Maybe I'm just getting jaded, but what's on the table doesn't excite me much.
Transparency in derivatives through exchange trading? Yes, deeply important, but lobbyists will probably carve out small exemptions that Wall Street banks will then funnel as many of their trades through as possible. Too big to fail? Yeah, sure, cut 'em down to size, but Krugman is right on this one. Smaller banks, sufficiently interconnected and freighted with risk, can haul down the system too.
Hard leverage cap? I wholeheartedly support limiting leverage, but remember: leverage is a number. As Repo 105 and the continual perversion of accounting for capital under the Basel Accords show us, annoying numbers can be massaged. So under a hard leverage cap, I predict an explosion in "leverage-friendly financial innovation." Just wait.
So what is there to do? It won't happen during this round -- maybe the system has to seize up again, horribly, in the next few years -- but I wish we would look more at meta-type solutions. Here are some unsung proposals that I wish would get more consideration:
1. Contingent debt. This comes from the Republican side of the aisle, and though I confess to not having studied in great detail how the idea would work, I like the gist of it: banks hold a chunk of bonds that, when they come under duress, automatically convert to equity, boosting their cushion of capital. The percentage of such debt could be adjusted, if need be. The concept is market-oriented, as investors help police the institution's risk-taking. As Greg Mankiw writes:
This contingent debt would also give bankers an incentive to limit risk by, say, reducing leverage. The safer these financial institutions are, the less likely the contingency would be triggered and the less they would need to pay for this debt.2. Financial transaction tax. I know, I know: to have efficient and liquid markets, you want participants to be able to trade as freely as possible. But I think that, sometime over the last decade or two, the amount of trading vaulted through the point of maximum efficiency and into something else -- something born of supercomputers run amok that just encourages volatility and instability. We need to slow down the financial machine a little. A small tax might encourage the bloated financial sector to shrink a little (a good thing) and raise money for our deficit (also a good thing).

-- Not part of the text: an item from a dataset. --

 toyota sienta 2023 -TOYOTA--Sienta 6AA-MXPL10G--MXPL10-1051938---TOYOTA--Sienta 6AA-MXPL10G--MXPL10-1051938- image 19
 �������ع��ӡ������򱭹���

3. "Deep clawback." Misaligned incentives are clearly an issue. And there'll be some feeble attempts to better align pay with long-term performance, but little will probably change. What we need is a way to get deeper into the pockets of bank executives and directors who allow their companies, through negligence or a desire for risky growth, to spin out of control, endangering the financial system. It sounds radical, but let's consider putting their personal houses and cars on the line -- or at least make them easier to prosecute criminally. Then behavior will change. If bankers hate "deep clawback," there's an alternative: Regulate the financial industry like a utility.

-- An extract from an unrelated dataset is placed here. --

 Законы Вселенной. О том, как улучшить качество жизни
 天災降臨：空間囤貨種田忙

4. Move away from a rules-based to a principle-based system. This would be tremendously useful. With a squadron of lawyers and accountants in tow, every major Wall Street bank knows how to game and evade and twist every single rule that's been thrown at them. They will ALWAYS beat a rules-based system. But what if, in certain places in our laws, we used the language "what a reasonable accountant would ..." or something similar? This would stop them dead in their tracks. Because then they can't simply say in defense, "Well, you don't explicitly prohibit what I'm doing, so it must be okay."
So those are some of my favorite ideas that aren't seriously part of the discussion, unfortunately. We will get reform. It may not be that impressive. But if the financial system blows up again -- and relatively soon -- someone in Congress may get the idea that what we really need is more meta-reform -- and less tinkering around the edges.